Show every line of the data that contains the string "site".

(Stored data entries)

----

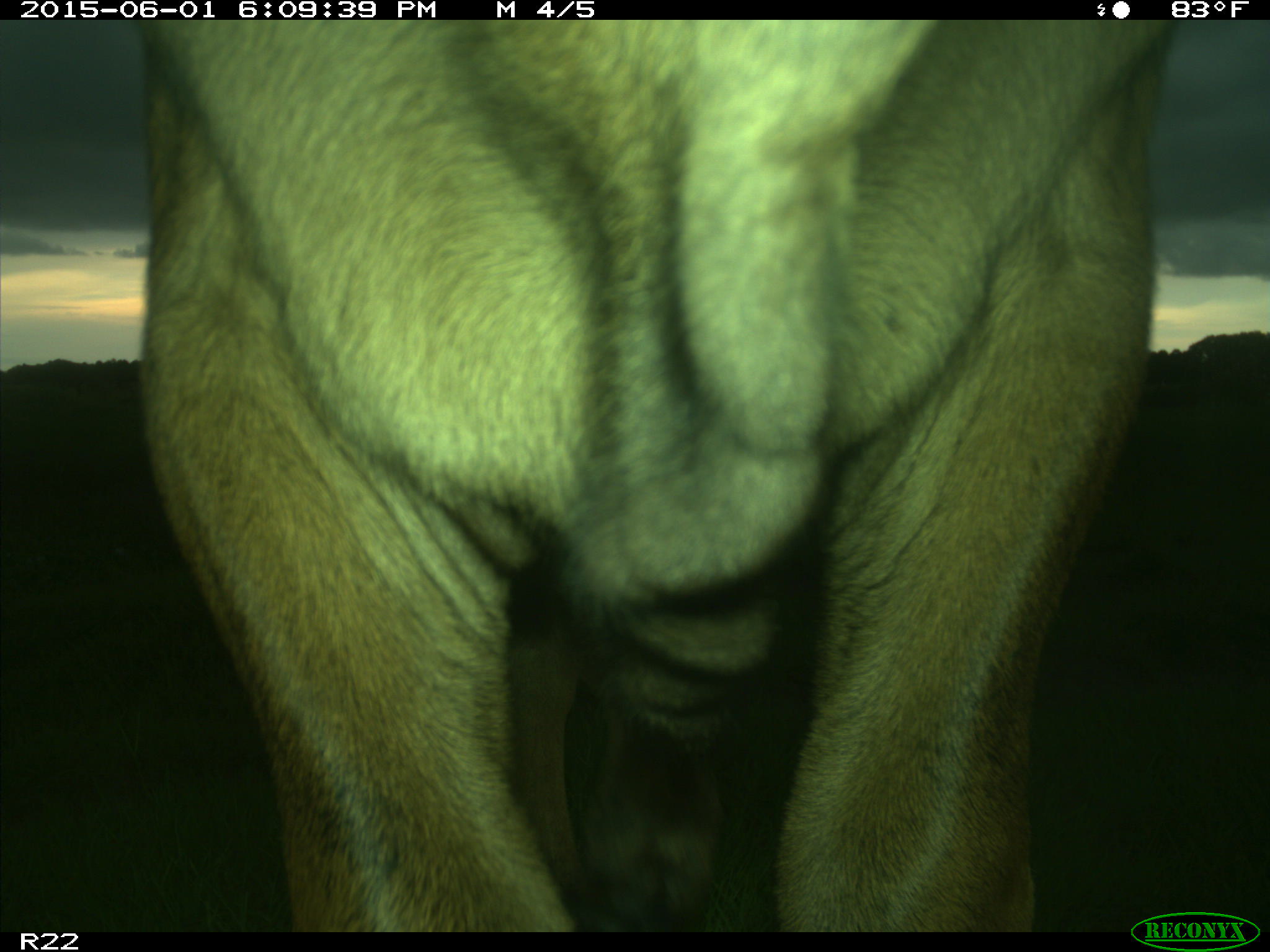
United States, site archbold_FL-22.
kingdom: Animalia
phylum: Chordata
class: Mammalia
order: Artiodactyla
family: Bovidae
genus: Bos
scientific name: Bos taurus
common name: domestic cow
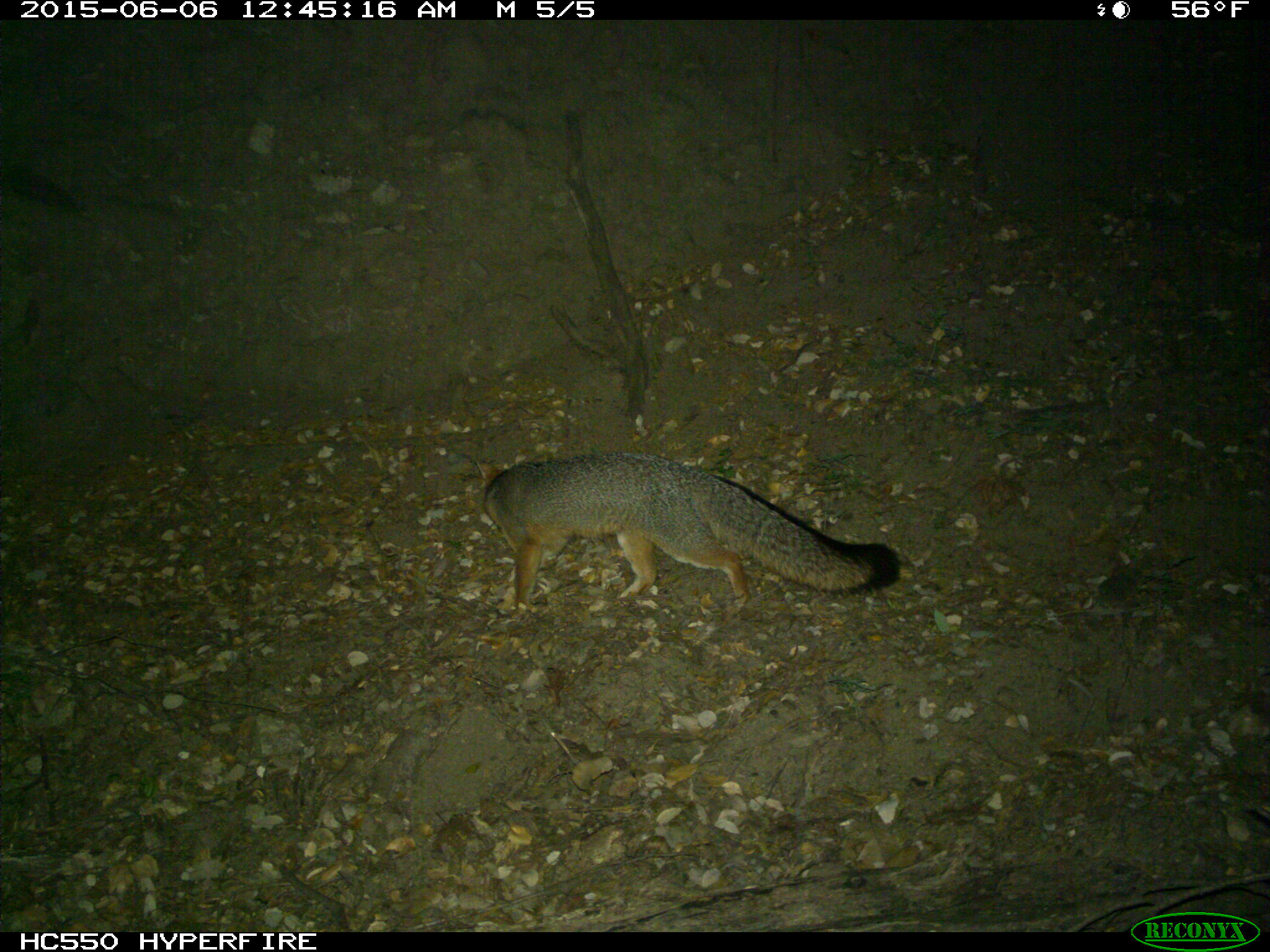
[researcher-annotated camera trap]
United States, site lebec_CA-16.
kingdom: Animalia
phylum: Chordata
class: Mammalia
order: Carnivora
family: Canidae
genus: Urocyon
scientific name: Urocyon cinereoargenteus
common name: gray fox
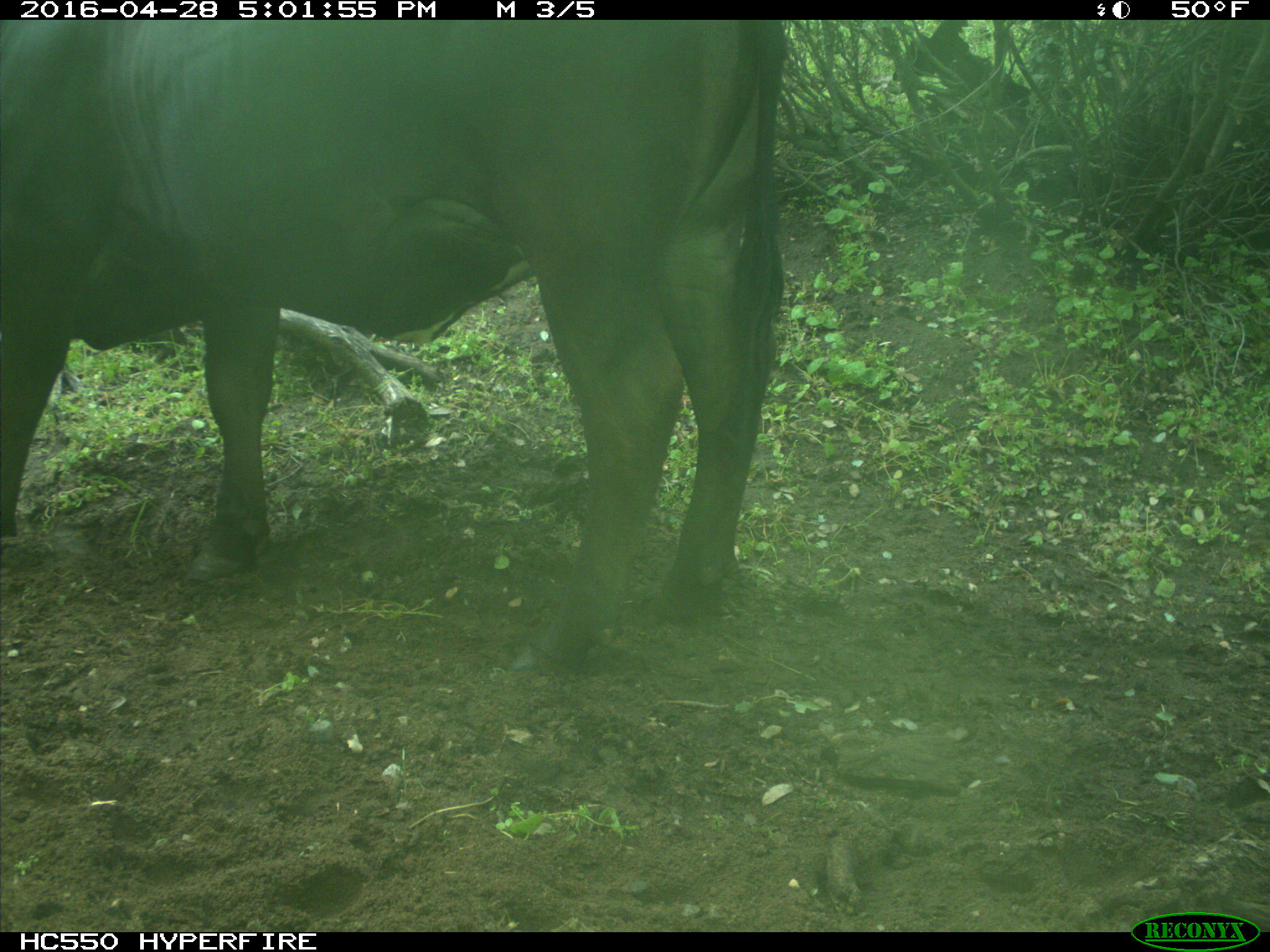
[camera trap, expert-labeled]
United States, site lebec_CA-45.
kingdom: Animalia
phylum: Chordata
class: Mammalia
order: Artiodactyla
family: Bovidae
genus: Bos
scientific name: Bos taurus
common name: domestic cow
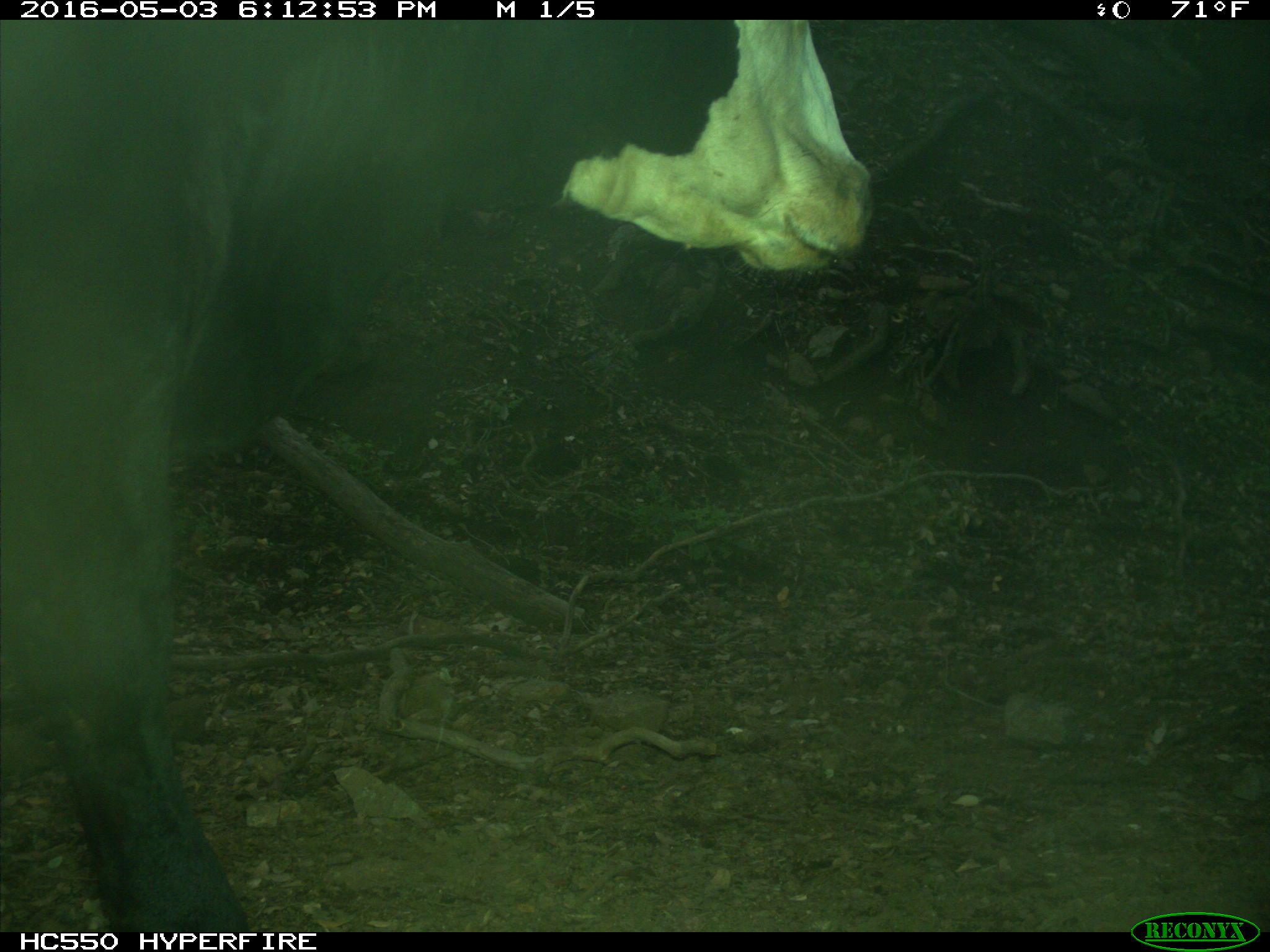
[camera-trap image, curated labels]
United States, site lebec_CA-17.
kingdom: Animalia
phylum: Chordata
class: Mammalia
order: Artiodactyla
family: Bovidae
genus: Bos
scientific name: Bos taurus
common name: domestic cow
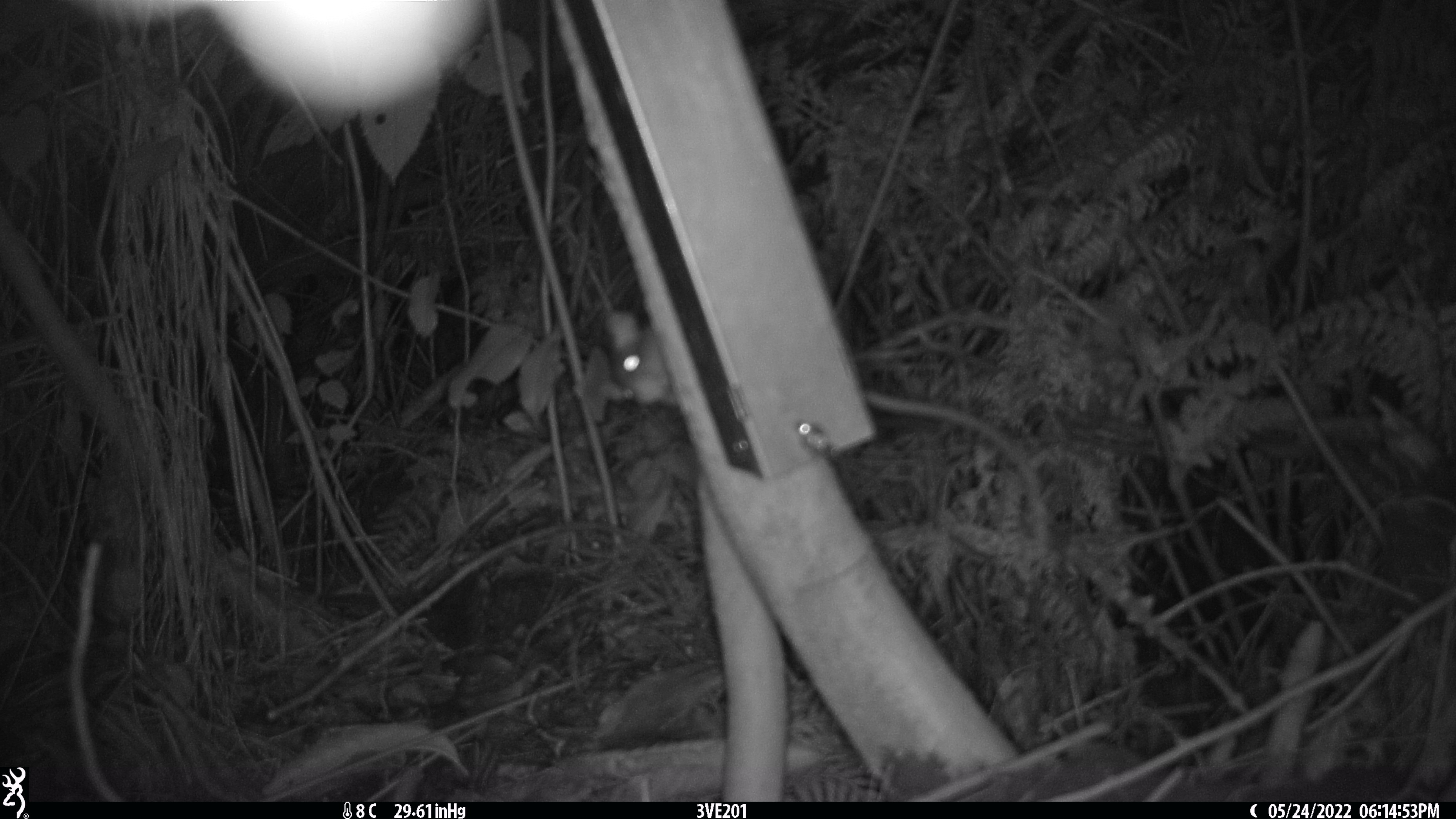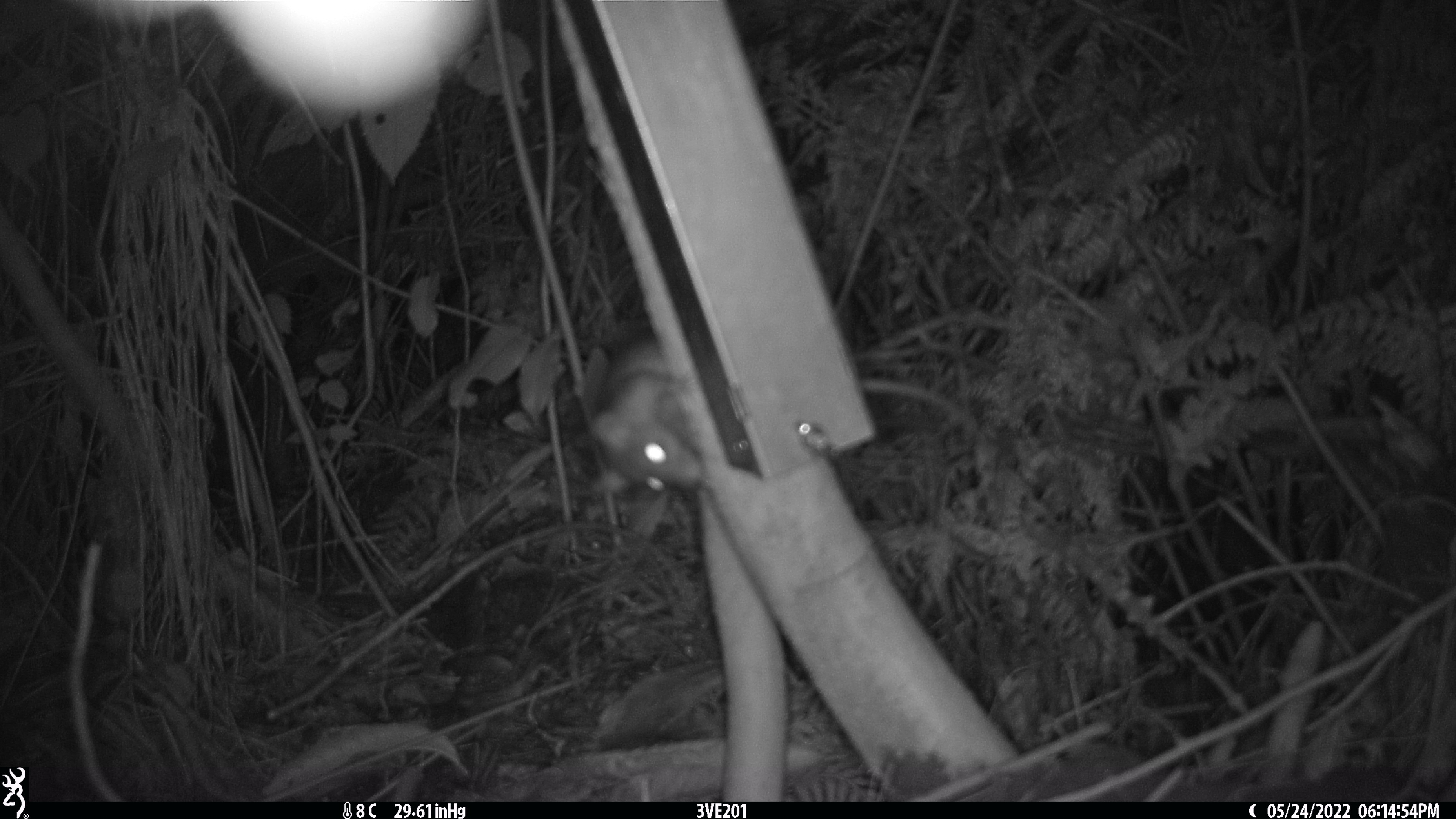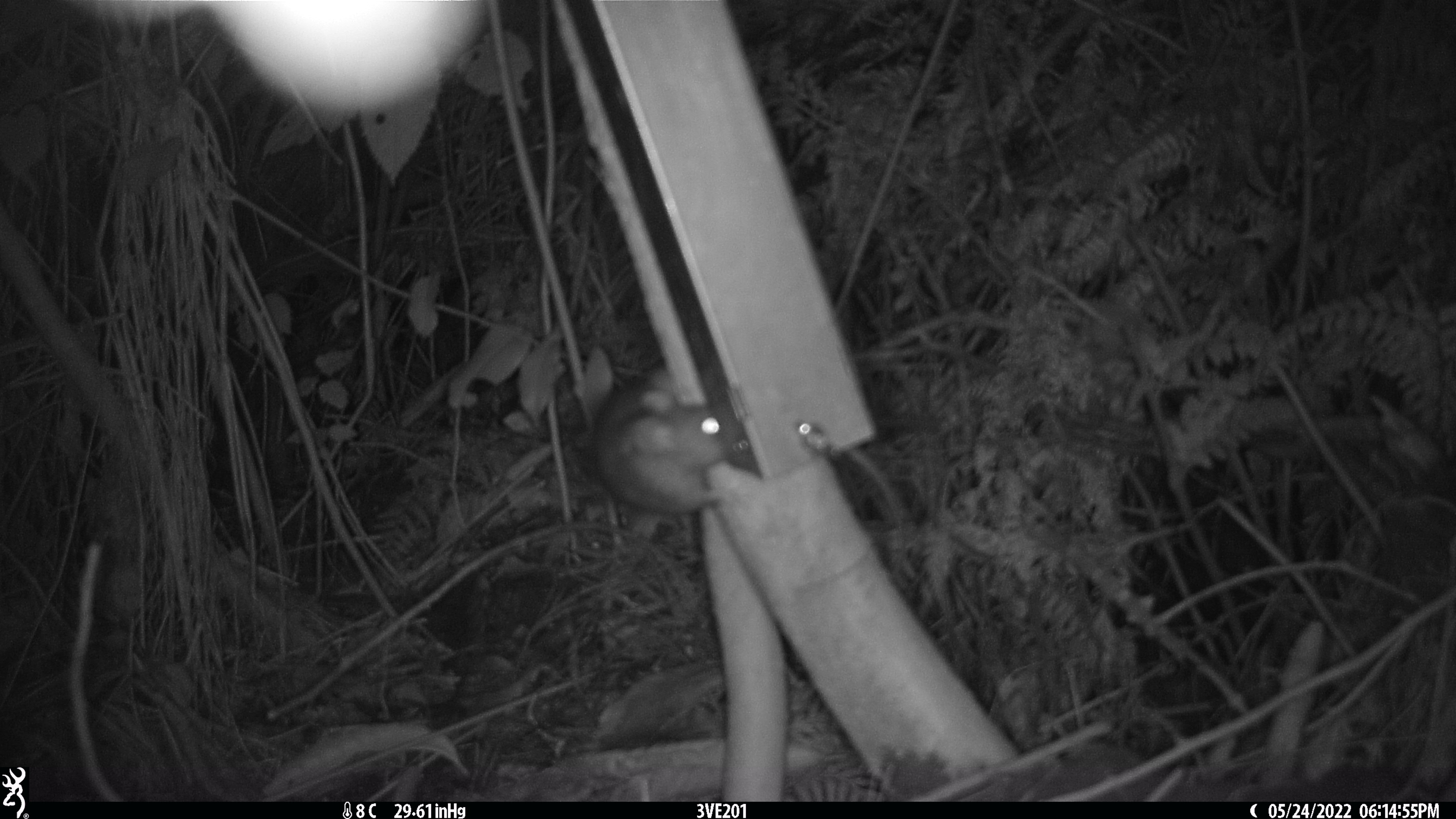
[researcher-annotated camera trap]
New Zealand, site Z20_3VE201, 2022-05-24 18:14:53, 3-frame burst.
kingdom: Animalia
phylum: Chordata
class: Mammalia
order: Rodentia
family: Muridae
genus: Rattus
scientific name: Rattus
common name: rat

----

EXPECTED ANSWER:
United States, site archbold_FL-22.
United States, site lebec_CA-16.
United States, site lebec_CA-45.
United States, site lebec_CA-17.
New Zealand, site Z20_3VE201, 2022-05-24 18:14:53, 3-frame burst.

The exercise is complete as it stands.